#### [Passage shown]
Department of Health Seal

TGM for the Implementation of the Hawai'i State Contingency Plan
Section 7.2


7.2.1 Factors Affecting Subsurface Vapor Flow and Impacts to Indoor Air

As introduced in the previous section, understanding how vapors are generated, migrate in the subsurface and can intrude an overlying building is important for development of site investigation objectives and associated sampling plans. In theory, the rate and flux of VOC diffusion through the vadose zone is relatively simple to model (e.g., see USEPA 2004e). In practice, estimation of the upward, mass flux of vapor-phase VOCs in the subsurface and prediction of VOC concentrations in subslab soil vapor is very difficult.


Figure 7-1: Example Vapor Plume Contours and Vapor Intrusion Pathways. Vapor-phase chemicals diffuse away from a source area. Wind effects (or heating) can cause depressurization of buildings and advective intrusion of vapors. Air conditioning (AC) can over pressurize a building as fresh air is brought inside and induce an outward flow of air into the subslab space. Source: Modified from API 2005. Upward migration of vapors dominated by diffusion; advective flow limited to near vicinity (a few feet or less) of floors of under-pressured buildings.

#### [Required tasks]
1. List every abbreviation that appears in the vapor intrusion section.
2. According to the vapor intrusion section, what effect can air conditioning have on a building?
3. Go on with the vapor intrusion section, picking up after its final sentence.
The material that follows is not needed for any of this work.

#### [Dataset section]

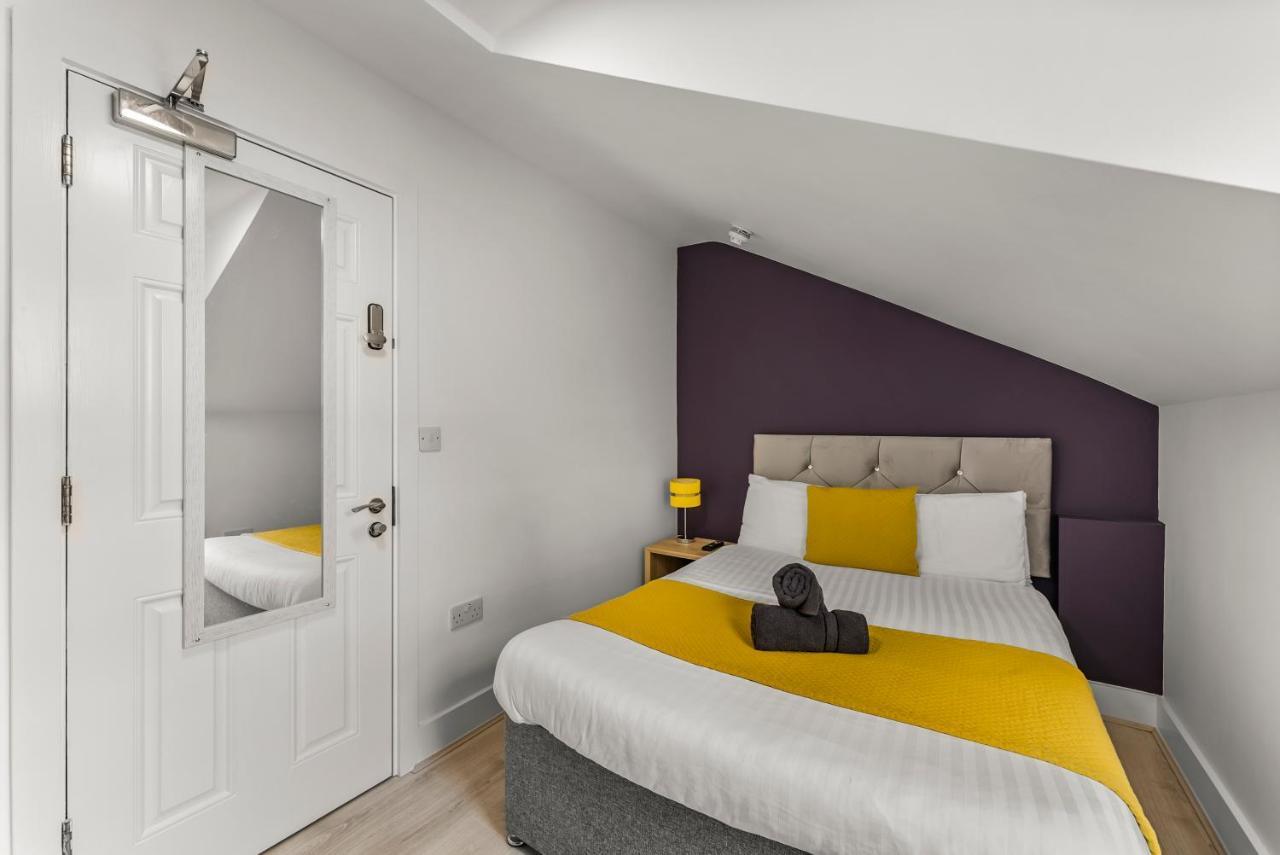 Boutique With Kitchen Dinner, Lounge, Pool Table Ipswich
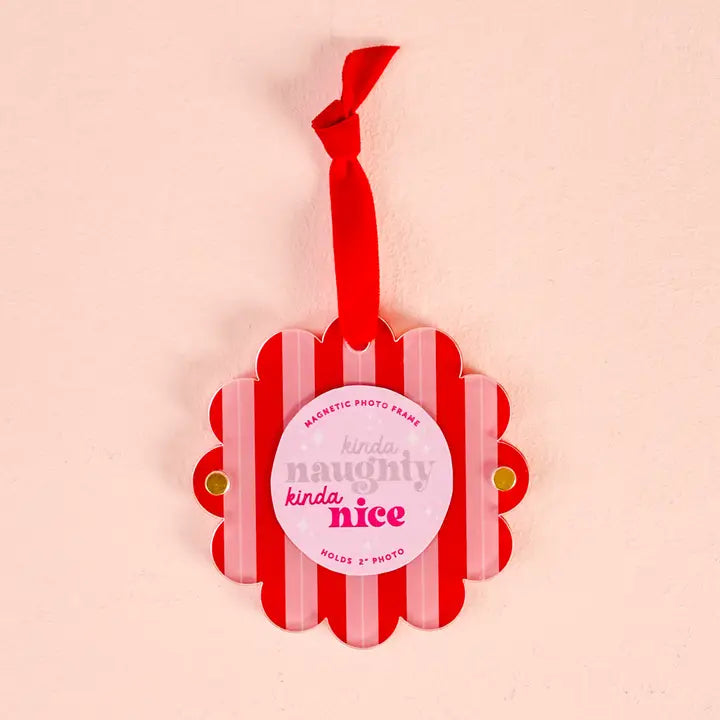 Scalloped Round Picture Frame Ornament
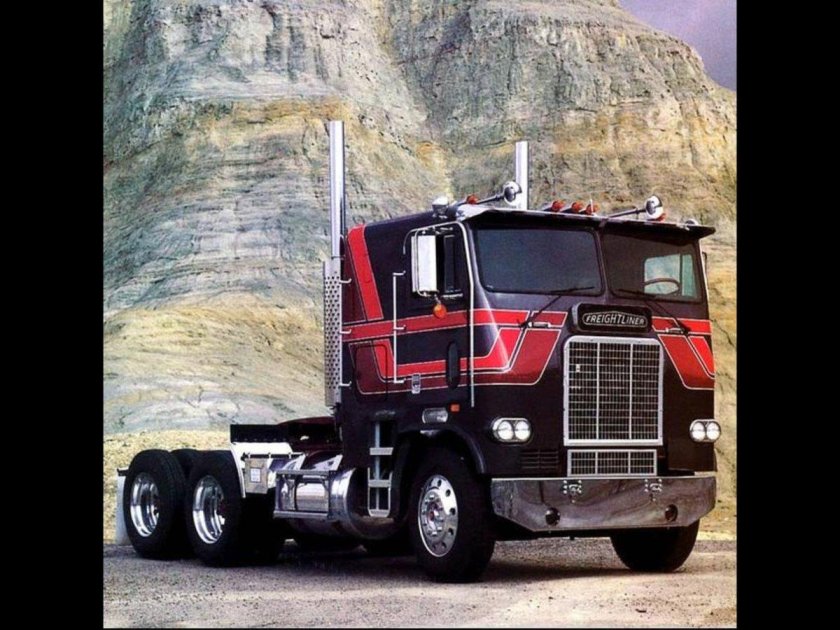 Фредлайнер Петербилт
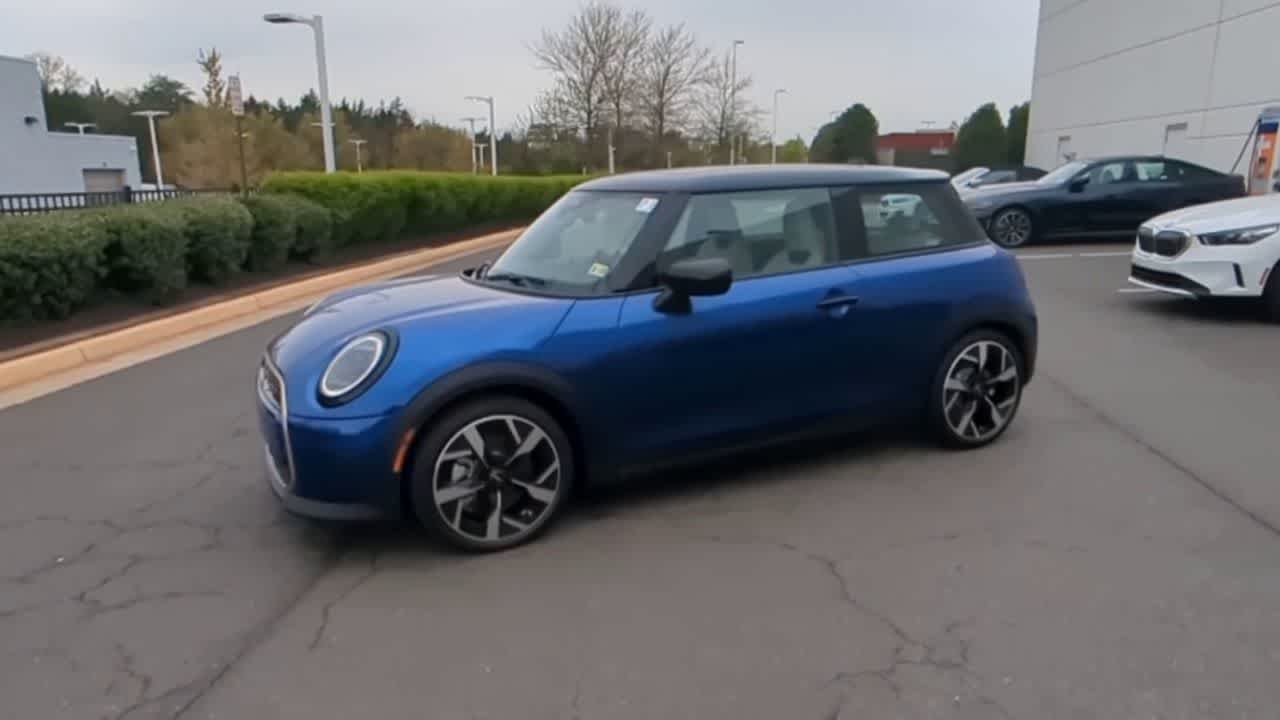 Vehicle image 4 of 36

#### [Results of the tasks]
1. TGM, VOC, USEPA, AC, API

2. Air conditioning can over-pressurize a building as fresh air is brought inside, inducing an outward flow of air into the subslab space.

3.
Concentrations of VOCs in shallow or subslab soil vapor are oftentimes significantly lower than would be predicted by models based on the soil type observed in the field (see HDOH 2016, USEPA 2012). This is probably due in part to adsorption of vapor-phase VOCs to clays in the soil and permanent removal from the vapor plume, a mechanism not directly taken into account in the vapor intrusion models used to generate the HDOH soil gas (“vapor”) action levels. This is also due to the heterogeneous nature of contaminant distribution, soil type, moisture and other factors that complicate the collection of representative data. These factors highlight the need to collect soil vapor data in the immediate vicinity of potentially affected buildings as a routine part of vapor intrusion studies when general site knowledge suggest a potentially significant vapor intrusion risk.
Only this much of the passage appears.